A large amount of data can be produced or received in an environment, such as a network environment that includes many machines (e.g. computers, storage devices, communication nodes, etc.), or other types of environments. As examples, data can be acquired by sensors or collected by applications. Other types of data can include financial data, health-related data, sales data, human resources data, and so forth.
Some implementations of the present disclosure are described with respect to the following figures.
Activity occurring within an environment can give rise to events. An environment can include a collection of machines and/or program code, where the machines can include computers, storage devices, communication nodes, and so forth. Events that can occur within a network environment can include receipt of data packets that contain corresponding addresses and/or ports, monitored measurements of specific operations (such as metrics relating to usage of processing resources, storage resources, communication resources, and so forth), or other events.
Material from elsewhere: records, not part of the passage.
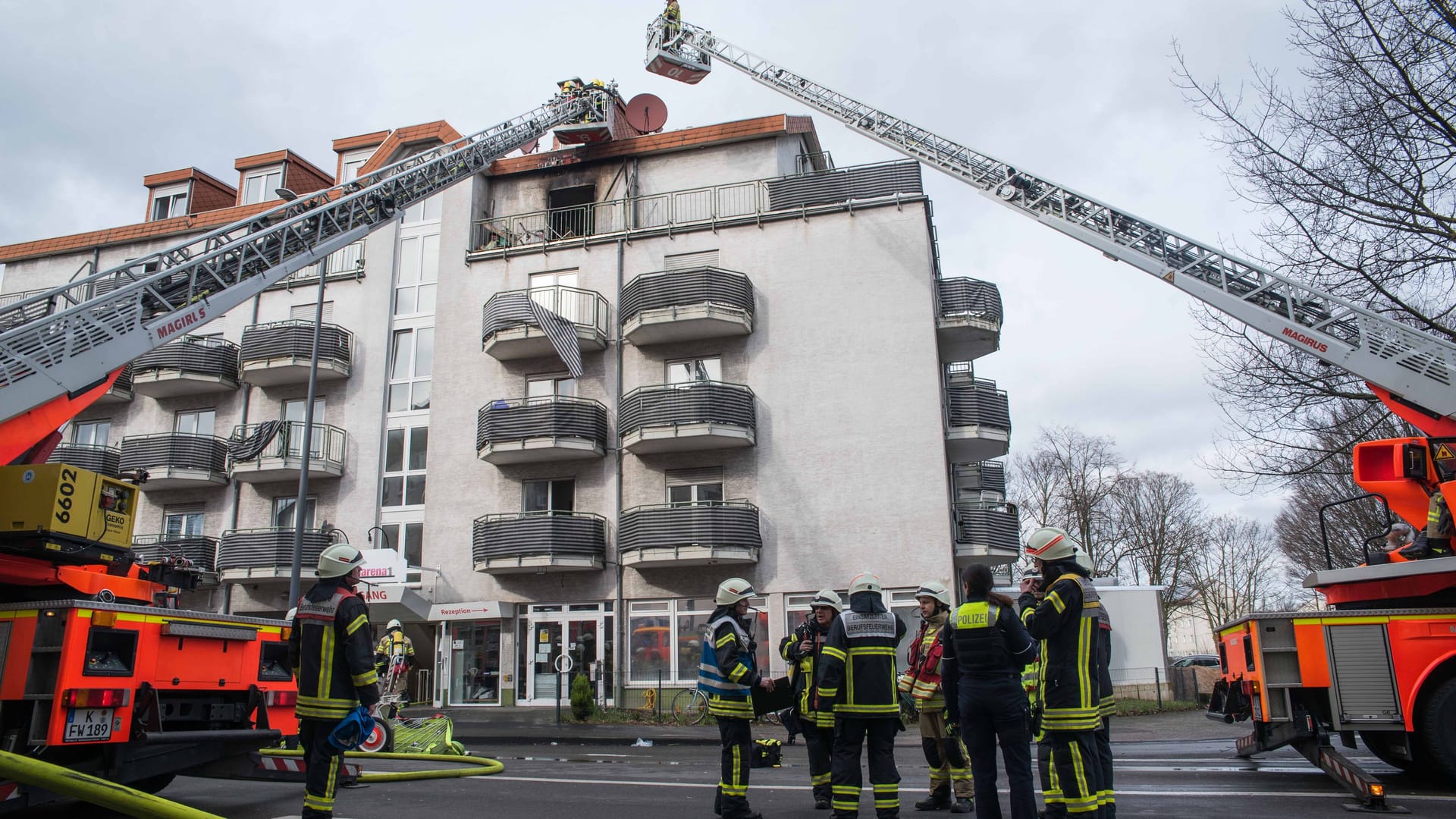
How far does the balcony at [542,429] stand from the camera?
2464cm

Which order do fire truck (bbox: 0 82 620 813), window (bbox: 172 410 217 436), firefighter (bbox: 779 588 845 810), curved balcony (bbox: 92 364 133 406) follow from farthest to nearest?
window (bbox: 172 410 217 436) < curved balcony (bbox: 92 364 133 406) < firefighter (bbox: 779 588 845 810) < fire truck (bbox: 0 82 620 813)

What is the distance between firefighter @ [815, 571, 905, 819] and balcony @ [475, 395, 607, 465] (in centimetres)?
1795

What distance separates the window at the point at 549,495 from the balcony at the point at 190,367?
10186mm

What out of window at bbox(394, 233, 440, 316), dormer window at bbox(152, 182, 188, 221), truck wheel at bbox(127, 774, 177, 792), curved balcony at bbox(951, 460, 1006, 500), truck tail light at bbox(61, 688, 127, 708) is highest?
→ dormer window at bbox(152, 182, 188, 221)

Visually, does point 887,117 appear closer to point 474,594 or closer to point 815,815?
point 474,594

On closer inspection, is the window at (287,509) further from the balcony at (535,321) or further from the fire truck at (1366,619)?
the fire truck at (1366,619)

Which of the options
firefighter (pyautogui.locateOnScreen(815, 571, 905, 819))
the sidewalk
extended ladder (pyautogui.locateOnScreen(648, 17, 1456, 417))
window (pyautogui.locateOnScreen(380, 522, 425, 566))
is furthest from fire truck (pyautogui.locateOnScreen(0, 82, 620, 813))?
window (pyautogui.locateOnScreen(380, 522, 425, 566))

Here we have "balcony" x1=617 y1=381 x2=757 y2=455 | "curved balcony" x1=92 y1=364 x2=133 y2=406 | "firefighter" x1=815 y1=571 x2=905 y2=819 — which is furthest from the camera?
"curved balcony" x1=92 y1=364 x2=133 y2=406

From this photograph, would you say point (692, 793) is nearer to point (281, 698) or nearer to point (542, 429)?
point (281, 698)

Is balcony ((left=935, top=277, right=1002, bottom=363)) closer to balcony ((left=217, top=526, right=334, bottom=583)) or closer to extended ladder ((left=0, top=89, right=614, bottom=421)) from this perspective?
extended ladder ((left=0, top=89, right=614, bottom=421))

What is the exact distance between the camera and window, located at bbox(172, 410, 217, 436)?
2983cm

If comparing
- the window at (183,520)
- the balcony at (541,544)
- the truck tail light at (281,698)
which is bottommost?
the truck tail light at (281,698)

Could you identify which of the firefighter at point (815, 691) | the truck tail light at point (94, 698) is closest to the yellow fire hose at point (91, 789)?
the truck tail light at point (94, 698)

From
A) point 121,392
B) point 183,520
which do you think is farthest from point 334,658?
point 121,392
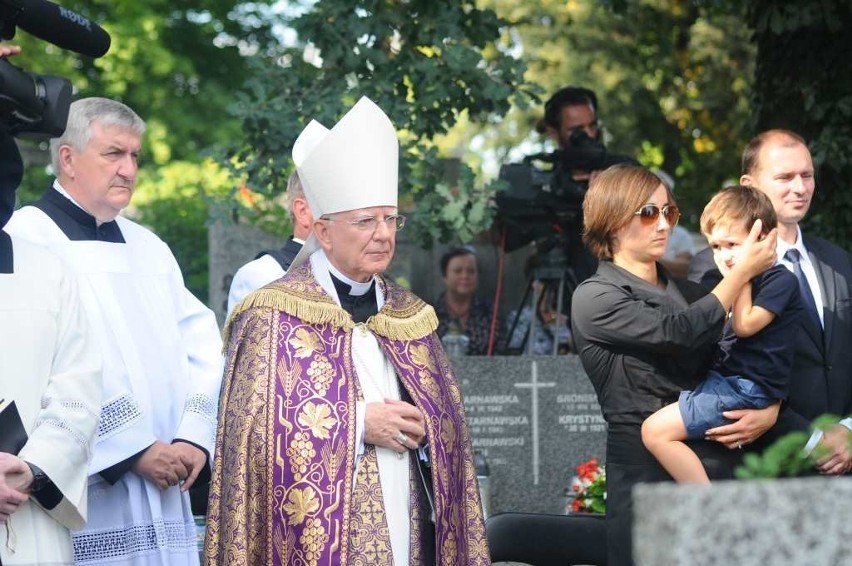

Although reference is made to activity of a network environment in some examples, it is noted that techniques or mechanisms according to the present disclosure can be applied to other types of events in other environments, where such events can relate to financial events, health-related events, human resources events, sales events, and so forth.
Generally, an event can be generated in response to occurrence of a respective activity. An event can be represented as a data point (also referred to as a data record).
Each data point can include multiple dimensions (also referred to as an attribute), where an attribute can refer to a feature or characteristic of an event represented by the data point. More specifically, each data point can include a respective collection of values for the multiple attributes. In the context of a network environment, examples of attributes of an event include a network address attribute (e.g. a source network address and/or a destination network address), a network subnet attribute (e.g. an identifier of a subnet), a port attribute (e.g. source port number and/or destination port number), and so forth. Data points that include a relatively large number of attributes (dimensions) can be considered to be part of a high-dimensional data set.
Finding patterns (such as patterns relating to failure or fault, unauthorized access, or other issues) in data points representing respective events can be difficult when there is a very large number of data points. For example, some patterns can indicate an attack on a network environment by hackers, or can indicate other security issues. Other patterns can indicate other issues that may have to be addressed.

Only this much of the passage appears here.